Haven’t been reading much lately so had to go back some months, but here’s one fiction book and one non-fiction.
“Hood” dates from before Emma Donoghue started writing historical fiction, but has become a period piece in its own right – a snapshot of the Irish lesbian scene thirty or forty years ago. Complicated, but generally likeable, characters, and a really convincing portrait of the intricacies and contradictions of grief.

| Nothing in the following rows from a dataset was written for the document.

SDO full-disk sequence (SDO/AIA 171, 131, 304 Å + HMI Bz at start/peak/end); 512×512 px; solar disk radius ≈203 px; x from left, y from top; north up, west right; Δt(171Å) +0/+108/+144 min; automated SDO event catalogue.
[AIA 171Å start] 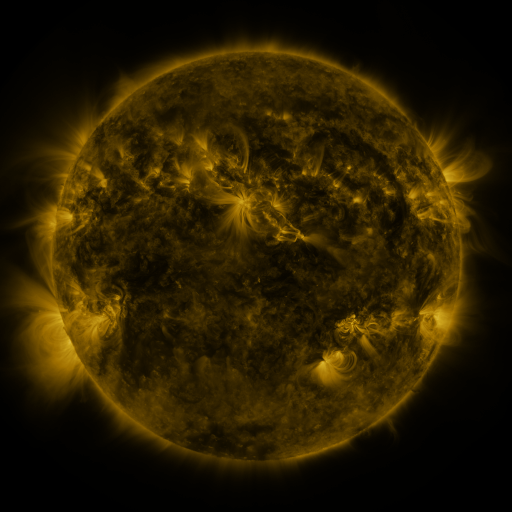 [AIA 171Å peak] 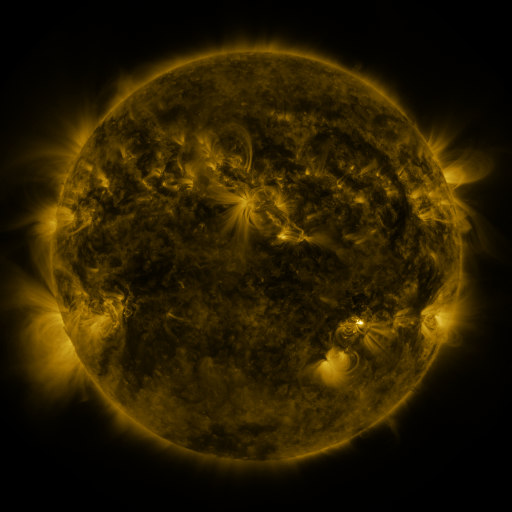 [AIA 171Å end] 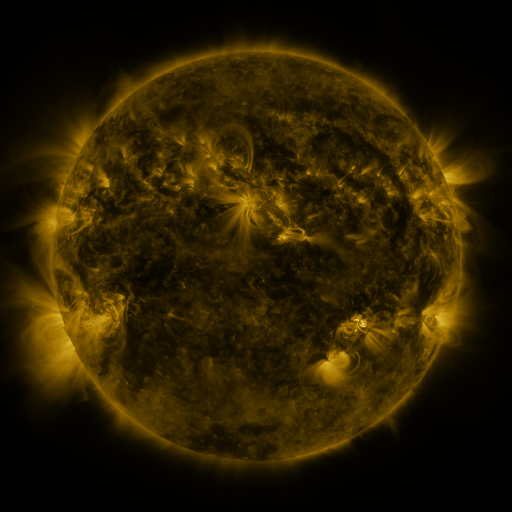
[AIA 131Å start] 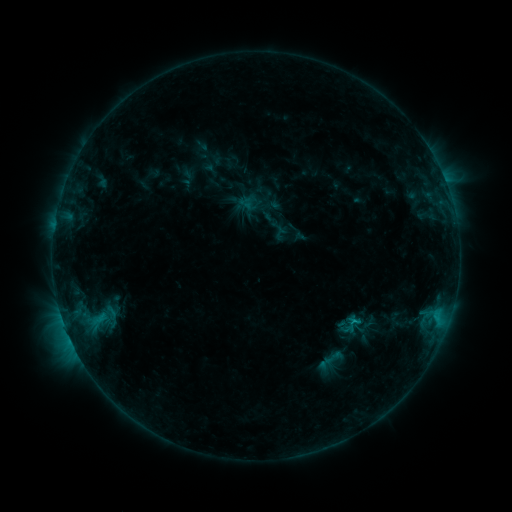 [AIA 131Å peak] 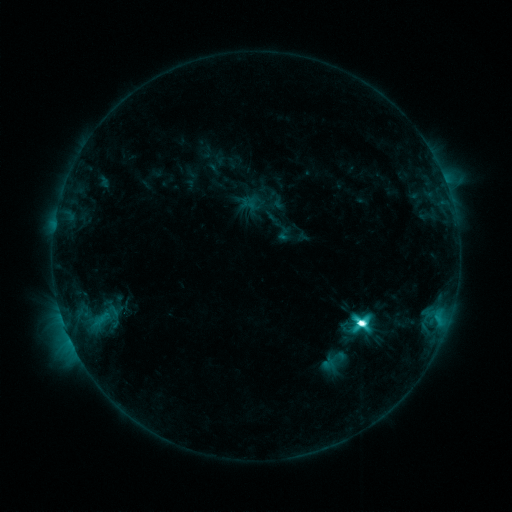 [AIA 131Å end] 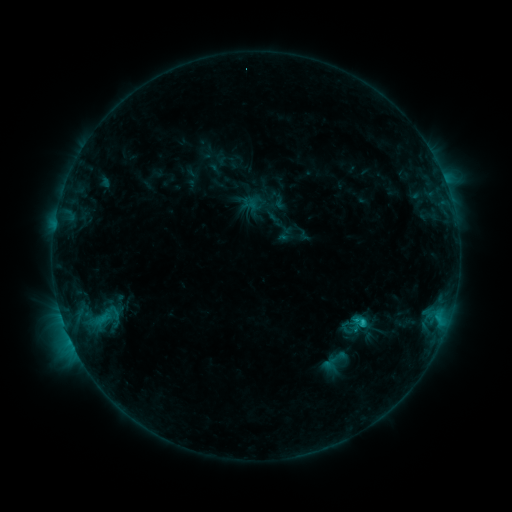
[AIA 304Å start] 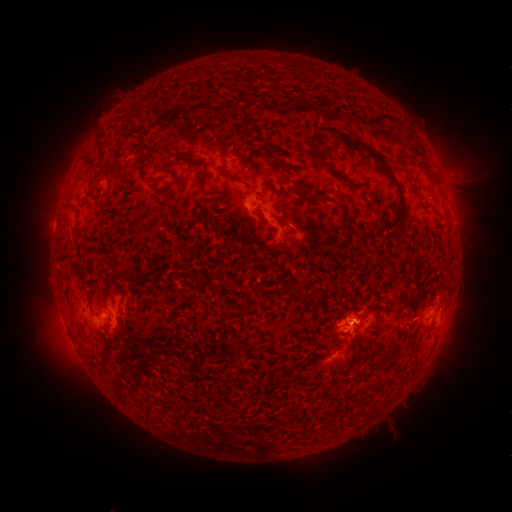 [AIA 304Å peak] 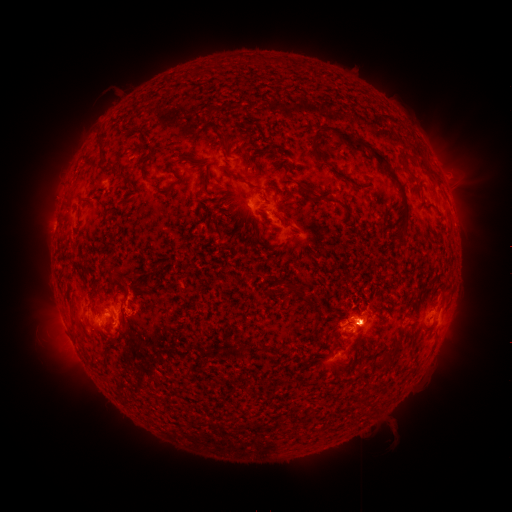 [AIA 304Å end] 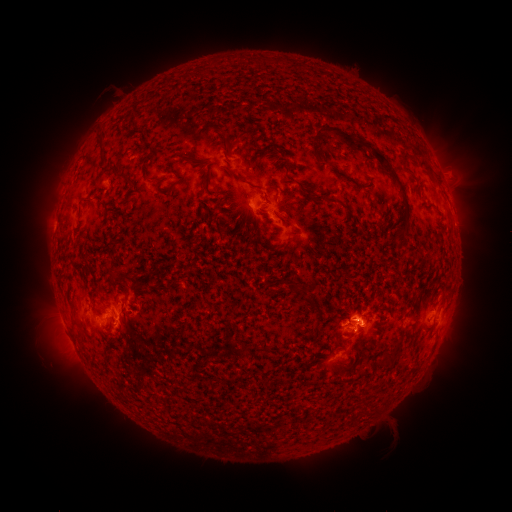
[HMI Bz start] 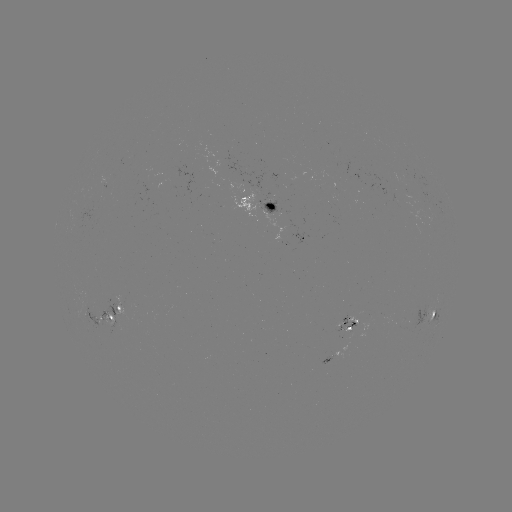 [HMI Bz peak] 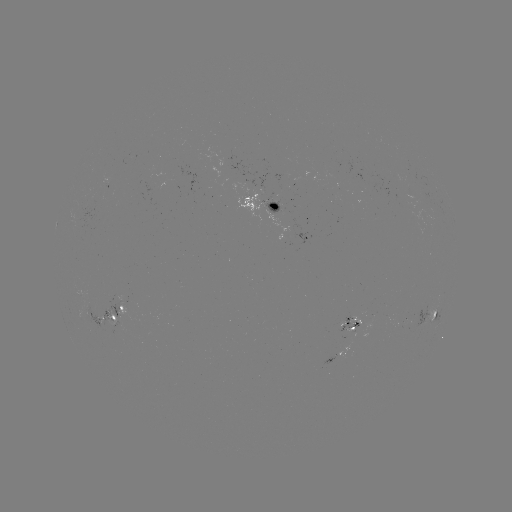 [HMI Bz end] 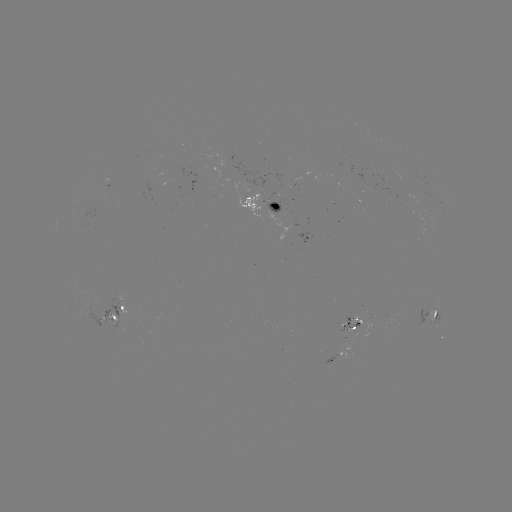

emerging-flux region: <bbox>81, 201, 96, 228</bbox>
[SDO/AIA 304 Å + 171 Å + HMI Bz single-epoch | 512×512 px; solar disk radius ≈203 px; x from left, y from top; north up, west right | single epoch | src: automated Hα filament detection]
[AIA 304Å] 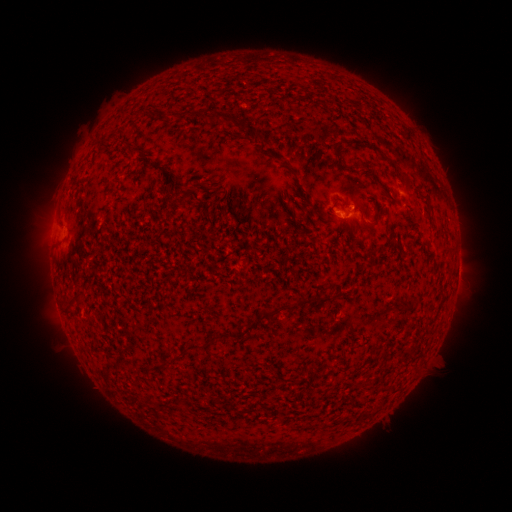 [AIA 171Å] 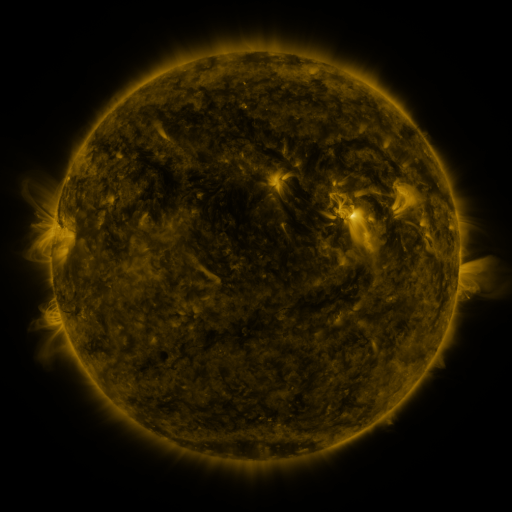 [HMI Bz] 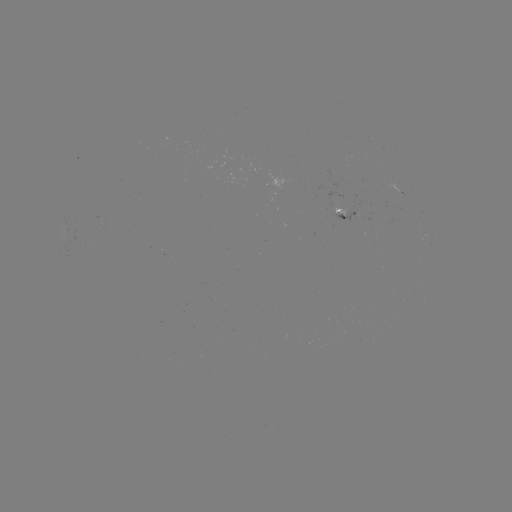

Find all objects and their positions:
filament: (214, 111, 255, 138)
filament: (254, 133, 261, 145)
filament: (107, 134, 115, 143)
filament: (334, 151, 344, 166)
filament: (397, 173, 408, 184)
filament: (179, 188, 194, 206)
filament: (367, 210, 380, 230)
filament: (301, 297, 319, 307)
filament: (259, 305, 294, 319)
filament: (244, 323, 255, 333)
filament: (185, 339, 207, 351)
filament: (150, 355, 176, 370)
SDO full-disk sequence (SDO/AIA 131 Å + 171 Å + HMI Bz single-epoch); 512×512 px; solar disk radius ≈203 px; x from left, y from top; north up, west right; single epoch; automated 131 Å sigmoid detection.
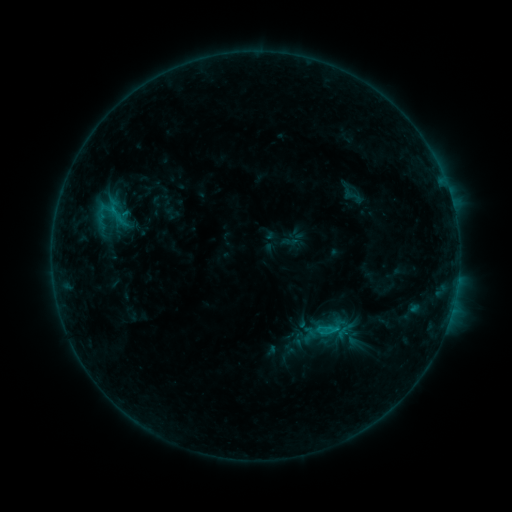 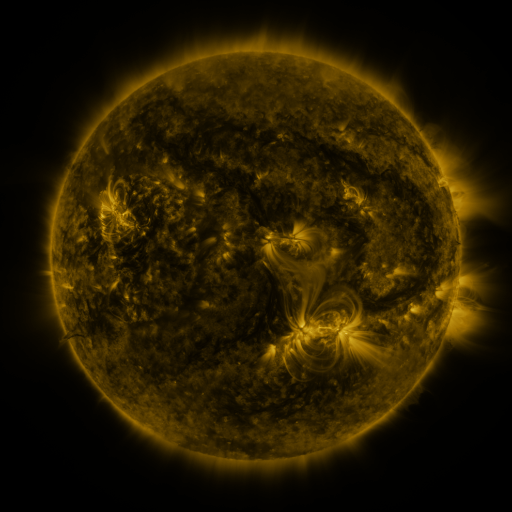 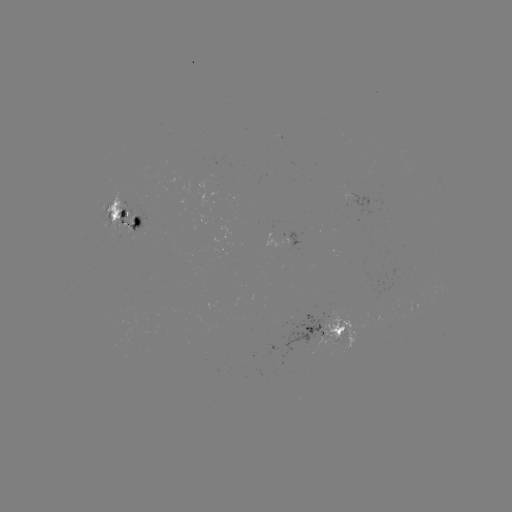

“Winters in the World” is much more recent – in fact, probably the most recent book I read this year. I think it came out late 2022. It’s lovely – a slow journey through the seasons and festivals of the year as seen through early medieval literature. Some of the pieces quoted were familiar, from church or from my long ago Eng Lit degree, but most were new to me. Much more enjoyable and edifying (she tells herself sternly) than arguing online over whether some advertising gimmick invented in 1957 is a sekrit pagan survival. (I don’t actually argue, but I do waste time and emotional energy muttering to myself about it.)
Not pictured, because on my e-reader, Plain Bad Heroines (Emily m Danforth) and Bad To The Bone (Brian Waddington) – two slick, stylish, cynical novels with what I’d like to call a side of magical realism if only that didn’t sound so much like whimsy. Which they very much weren’t.